On September 12, the news media carried a story about a 61-year-old bank vice president who hit a blind pedestrian while driving drunk, breaking the man’s pelvis and both his legs. That’s alcoholism. He lost his job after the hit-and-run accident, which was seen by multiple witnesses. That’s alcoholism too. Then he went to rehab. He’s probably going to AA too, though Associated Press observed the 12-step traditions by not saying so. Anyhow, he pleaded guilty, saying, “It was all my fault,” in court, reconciled with his victim, and accepted a 22-month jail sentence without protest as well as a commitment to speak in public about the consequences of drunk driving when he gets out. That’s recovery.
Will it offend anyone if I refer to what’s common knowledge about the late great senator who once left the scene of a fatal accident caused by drunk driving? That’s alcoholism. The senator continued to drink, minimizing the direct correlation between his drinking and its glaringly adverse consequences. That’s alcoholism, “the disease that tells you you don’t have a disease,” and its hallmark symptom, denial. Might he have been even greater if he’d stopped drinking after the tragedy and stayed sober for the last forty years of his life? We’ll never know.
Alcoholism is about denial in the face of signs—giant, neon-lit signs, sometimes—that it’s causing problems. It’s about minimizing or rationalizing the drinking, the consequences, and the connection between the two. “I drink, I get drunk, I fall down—no problem.” You’ve probably seen the T-shirt. “I can stop any time I want to.” You may not know that attempts to cut down or quit are 25% of the score on the CAGE assessment test for alcoholism.
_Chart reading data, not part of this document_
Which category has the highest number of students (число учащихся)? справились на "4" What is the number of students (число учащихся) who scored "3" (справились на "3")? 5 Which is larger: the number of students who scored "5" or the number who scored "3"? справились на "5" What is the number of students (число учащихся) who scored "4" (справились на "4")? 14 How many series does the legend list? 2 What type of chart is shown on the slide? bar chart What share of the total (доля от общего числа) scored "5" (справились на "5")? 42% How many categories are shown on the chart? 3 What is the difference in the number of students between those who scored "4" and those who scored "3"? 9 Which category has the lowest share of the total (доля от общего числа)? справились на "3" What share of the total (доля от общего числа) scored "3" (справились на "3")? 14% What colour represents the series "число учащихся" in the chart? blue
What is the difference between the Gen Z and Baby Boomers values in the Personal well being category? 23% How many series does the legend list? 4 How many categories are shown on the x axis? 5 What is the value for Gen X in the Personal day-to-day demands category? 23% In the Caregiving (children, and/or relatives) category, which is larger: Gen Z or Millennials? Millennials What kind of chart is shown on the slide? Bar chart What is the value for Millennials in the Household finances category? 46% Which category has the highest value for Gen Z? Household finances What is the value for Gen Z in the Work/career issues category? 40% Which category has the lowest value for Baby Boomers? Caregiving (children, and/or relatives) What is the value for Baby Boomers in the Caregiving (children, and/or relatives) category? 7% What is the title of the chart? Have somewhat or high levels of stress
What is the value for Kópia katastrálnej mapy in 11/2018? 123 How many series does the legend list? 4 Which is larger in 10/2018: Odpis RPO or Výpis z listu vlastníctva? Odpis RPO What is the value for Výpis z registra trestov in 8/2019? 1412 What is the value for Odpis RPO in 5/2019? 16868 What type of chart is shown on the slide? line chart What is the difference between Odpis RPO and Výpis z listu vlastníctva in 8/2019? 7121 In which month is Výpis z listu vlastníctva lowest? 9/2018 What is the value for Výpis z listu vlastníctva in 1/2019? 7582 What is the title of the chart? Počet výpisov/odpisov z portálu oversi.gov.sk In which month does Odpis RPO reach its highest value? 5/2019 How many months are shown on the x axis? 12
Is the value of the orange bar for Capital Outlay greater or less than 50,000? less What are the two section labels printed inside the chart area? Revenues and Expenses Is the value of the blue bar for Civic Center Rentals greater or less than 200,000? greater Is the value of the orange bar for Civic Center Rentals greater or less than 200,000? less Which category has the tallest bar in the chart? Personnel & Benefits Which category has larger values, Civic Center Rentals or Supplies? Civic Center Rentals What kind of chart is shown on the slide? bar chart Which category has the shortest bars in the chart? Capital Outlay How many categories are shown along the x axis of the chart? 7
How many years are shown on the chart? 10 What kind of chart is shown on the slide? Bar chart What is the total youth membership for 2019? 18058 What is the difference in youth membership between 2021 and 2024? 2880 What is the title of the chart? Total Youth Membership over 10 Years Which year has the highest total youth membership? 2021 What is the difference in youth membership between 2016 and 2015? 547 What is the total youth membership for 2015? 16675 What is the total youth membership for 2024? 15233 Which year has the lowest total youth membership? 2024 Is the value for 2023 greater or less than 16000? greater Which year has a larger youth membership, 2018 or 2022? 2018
"I can drink anybody under the table and still behave like a gentleman.” Increased tolerance for alcohol—needing more and more to get drunk—is another hallmark symptom of alcoholism. The drunk driver who hit the blind man had a blood alcohol level of 0.30. As I learned in my training as an alcoholism treatment professional, that amount of booze in the blood would have put a non-habituated drinker in a coma.
The remarkable thing about recovery from alcoholism is that it goes so far beyond “going on the wagon.” AA calls alcoholism a physical, mental, and spiritual disease. By spiritual, they mean that among the symptoms are negativity, hopelessness, and despair. By mental, they mean denial, grandiosity, and narcissism, or “self-will run riot,” as they call it in AA. Recovering alcoholics don’t just knock off the sauce, they turn all that stuff around with amazing rigor and honesty.
This guy who’s going to jail is not the first to make amends for a hit-and-run and take responsibility for the consequences. There was another in the news a year or two ago, and in fact, it’s simply par for the course in the process of working the Twelve Steps. In Step Ten, recovering people look at their behavior on a daily basis and “when we were wrong, promptly admitted it.” That requires an awe-inspiring degree of emotional maturity. I don’t know too many people outside the twelve-step programs who ever admit they’re wrong, no less consistently admit when they’re wrong as a matter of principle. If you don’t believe me, try it. Try it when you cut someone off in traffic. As AA says about recovery, it’s simple, but it’s not easy.